Investors pile into real assets amid equity market turbulence
Investors are piling into so-called real assets this year as equity markets plunge amid soaring inflation and the shocks of war in Ukraine, new data has revealed.
Real assets, defined by investment firm Pitchbook as those across oil & gas, metals & mining, timber, agriculture, and infrastructure, have seen a surge in interest in the first half of the year as investors look to insulate their portfolios against global economic shocks, including turbulence sparked by war in Ukraine.
The first quarter of 2022 saw real asset fundraising surge to $159.7bn, up from $75.7bn in the same period in 2021, with $322.4bn in ‘dry powder’ now sitting in funds waiting to be invested in real assets, investment data firm Pitchbook found.
Analysts said allocations to real assets would remain elevated this as the rocky economic backdrop continues for the foreseeable future.
“I believe that with inflation up, investors will continue to show more interest in real assets,” Hilary Wiek, Fund Strategies and Performance Analyst at PitchBook told City A.M.
“If inflation remains elevated and economic destruction is felt more viscerally by people, that memory will last and keep allocations elevated from levels more typical before this situation hit.”

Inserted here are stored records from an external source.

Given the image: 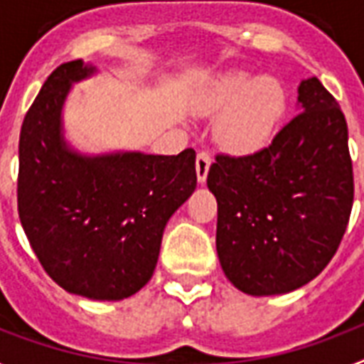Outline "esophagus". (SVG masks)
<instances>
[{
	"label": "esophagus",
	"instance_id": "1",
	"mask_svg": "<svg viewBox=\"0 0 364 364\" xmlns=\"http://www.w3.org/2000/svg\"><path fill=\"white\" fill-rule=\"evenodd\" d=\"M209 166H211V156L205 151H200L196 156V172H198V182H205L208 180Z\"/></svg>",
	"mask_w": 364,
	"mask_h": 364
}]
</instances>
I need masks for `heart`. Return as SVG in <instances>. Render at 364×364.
<instances>
[{
  "instance_id": "heart-1",
  "label": "heart",
  "mask_w": 364,
  "mask_h": 364,
  "mask_svg": "<svg viewBox=\"0 0 364 364\" xmlns=\"http://www.w3.org/2000/svg\"><path fill=\"white\" fill-rule=\"evenodd\" d=\"M203 112L222 114L215 137L230 153L264 147L285 110V91L273 77L227 73L217 79L201 102Z\"/></svg>"
}]
</instances>
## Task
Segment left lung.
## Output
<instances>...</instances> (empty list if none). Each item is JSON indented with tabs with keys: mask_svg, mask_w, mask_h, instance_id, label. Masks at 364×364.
I'll list each match as a JSON object with an SVG mask.
<instances>
[{
	"mask_svg": "<svg viewBox=\"0 0 364 364\" xmlns=\"http://www.w3.org/2000/svg\"><path fill=\"white\" fill-rule=\"evenodd\" d=\"M293 118L252 155H217V254L225 275L254 296L291 293L330 264L353 208L347 122L316 77L299 85Z\"/></svg>",
	"mask_w": 364,
	"mask_h": 364,
	"instance_id": "left-lung-1",
	"label": "left lung"
}]
</instances>
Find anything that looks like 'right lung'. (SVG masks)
<instances>
[{
	"mask_svg": "<svg viewBox=\"0 0 364 364\" xmlns=\"http://www.w3.org/2000/svg\"><path fill=\"white\" fill-rule=\"evenodd\" d=\"M95 73L62 63L42 85L18 137V219L44 272L68 293L127 299L155 272L163 230L198 184L196 151L81 155L62 134L71 85Z\"/></svg>",
	"mask_w": 364,
	"mask_h": 364,
	"instance_id": "1",
	"label": "right lung"
}]
</instances>
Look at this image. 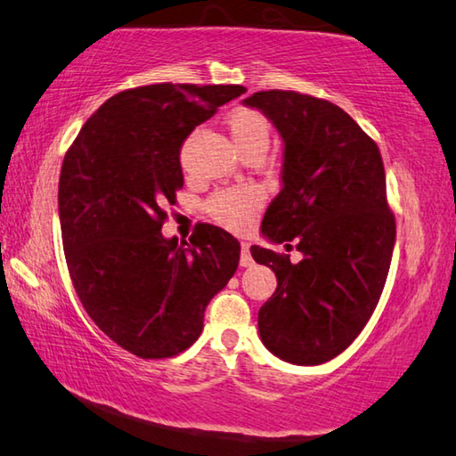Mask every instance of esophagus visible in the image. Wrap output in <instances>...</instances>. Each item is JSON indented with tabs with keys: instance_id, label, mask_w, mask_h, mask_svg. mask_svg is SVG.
Instances as JSON below:
<instances>
[{
	"instance_id": "34e87169",
	"label": "esophagus",
	"mask_w": 456,
	"mask_h": 456,
	"mask_svg": "<svg viewBox=\"0 0 456 456\" xmlns=\"http://www.w3.org/2000/svg\"><path fill=\"white\" fill-rule=\"evenodd\" d=\"M240 266H250L252 265V254H250V244L242 242L240 244Z\"/></svg>"
}]
</instances>
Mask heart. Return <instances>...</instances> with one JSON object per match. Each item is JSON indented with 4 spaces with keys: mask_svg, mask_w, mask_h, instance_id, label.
Returning <instances> with one entry per match:
<instances>
[{
    "mask_svg": "<svg viewBox=\"0 0 456 456\" xmlns=\"http://www.w3.org/2000/svg\"><path fill=\"white\" fill-rule=\"evenodd\" d=\"M226 126L240 154L250 150L266 151L273 130H270L268 118L262 111L254 108H238L230 111ZM262 200H265L262 191L254 186H236L216 191L208 200L206 210L224 228L246 230L260 212Z\"/></svg>",
    "mask_w": 456,
    "mask_h": 456,
    "instance_id": "1",
    "label": "heart"
}]
</instances>
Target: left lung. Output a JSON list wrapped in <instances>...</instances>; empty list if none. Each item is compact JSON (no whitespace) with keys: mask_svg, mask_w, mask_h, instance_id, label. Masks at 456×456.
Wrapping results in <instances>:
<instances>
[{"mask_svg":"<svg viewBox=\"0 0 456 456\" xmlns=\"http://www.w3.org/2000/svg\"><path fill=\"white\" fill-rule=\"evenodd\" d=\"M284 140L282 190L262 234L297 242L302 260L252 246L278 286L258 313L260 338L292 364H322L370 321L396 240L379 146L345 110L314 95L268 90L244 100Z\"/></svg>","mask_w":456,"mask_h":456,"instance_id":"left-lung-1","label":"left lung"}]
</instances>
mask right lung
Wrapping results in <instances>:
<instances>
[{"label":"right lung","instance_id":"1","mask_svg":"<svg viewBox=\"0 0 456 456\" xmlns=\"http://www.w3.org/2000/svg\"><path fill=\"white\" fill-rule=\"evenodd\" d=\"M244 86L151 84L103 102L66 151L58 208L63 252L98 329L140 358L191 346L204 310L234 276L240 242L198 224L188 242L162 236L183 186L180 148Z\"/></svg>","mask_w":456,"mask_h":456}]
</instances>
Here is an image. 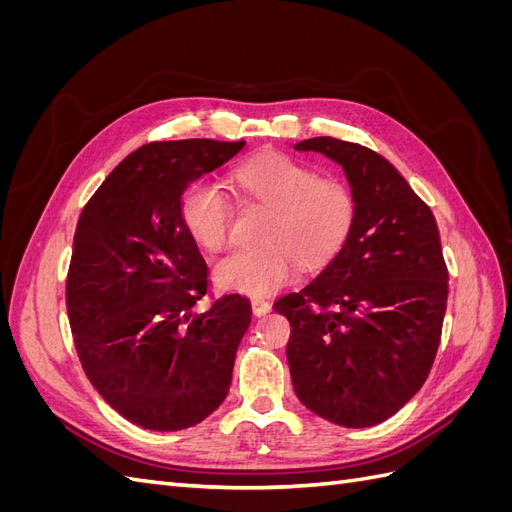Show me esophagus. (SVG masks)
<instances>
[{
    "mask_svg": "<svg viewBox=\"0 0 512 512\" xmlns=\"http://www.w3.org/2000/svg\"><path fill=\"white\" fill-rule=\"evenodd\" d=\"M252 307H254V314L260 318V316H267L271 312V303L265 301V299H254L252 301Z\"/></svg>",
    "mask_w": 512,
    "mask_h": 512,
    "instance_id": "1",
    "label": "esophagus"
}]
</instances>
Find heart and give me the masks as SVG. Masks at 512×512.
Wrapping results in <instances>:
<instances>
[{
	"label": "heart",
	"instance_id": "obj_1",
	"mask_svg": "<svg viewBox=\"0 0 512 512\" xmlns=\"http://www.w3.org/2000/svg\"><path fill=\"white\" fill-rule=\"evenodd\" d=\"M235 188L252 203L269 209L260 230L265 245L224 258L215 282L226 290L265 297L290 284L297 262L314 269L333 258L350 237L356 198L350 185L320 177L314 166L286 153H265L239 166ZM181 222L192 241L218 254L232 243V205L209 181H196L181 198Z\"/></svg>",
	"mask_w": 512,
	"mask_h": 512
}]
</instances>
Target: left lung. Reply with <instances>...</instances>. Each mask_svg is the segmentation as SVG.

Pitchbook found that infrastructure allocation had dominated the fundraising figures so far this year, with $42.6bn garnered by 12 vehicles.
Since 2008, 73.1 per cent of real assets commitments have gone to infrastructure, with projects like airports, toll roads, and clean energy projects typically absorbing far larger quantities of cash than areas like natural resources investment.
Pitchbook told City A.M. that investment into infrastructure in Europe had remained particularly elevated due to the maturity of private investment opportunities.
“Europe was ahead of the US in privatising certain public assets such as airports, so there has been a longer tradition of certain infrastructure investing there,” Wiek said.
“The US is trying to find ways to make a profit on infrastructure, however, and the investment opportunities should grow as new models are accepted.”
The lion’s share of US cash had flowed into oil & gas, she added, given the size of the investment opportunities offered up by private US oil and gas giants.
The surge in real asset allocations from investors come after a torrid six months on global equity markets that have sparked major sell-offs and heavy outflows from equity funds.
In the week to June 15th in which the Fed hiked interest rates by 0.75 percentage points, investors liquidated global equity funds worth a net $30.16bn, marking their largest net selling since at least July 2020, according to data from investment analysis platform Refinitiv Lipper.
The week saw financial, tech and real estate sector equity funds faced outflows of $894m , $439m and $409m respectively, while energy and utilities’ funds lured about $470m each in net buying.
Tech stocks on the public markets have been among the hardest hit by an exodus in the past six months as investors shun growth-focused firms to focus on short term returns.
US tech titans have been among those hit hard, with share prices of Amazon, Meta and Alphabet falling 31 per cent, 20.2 per cent and 50.9 per cent in the past six months, respectively.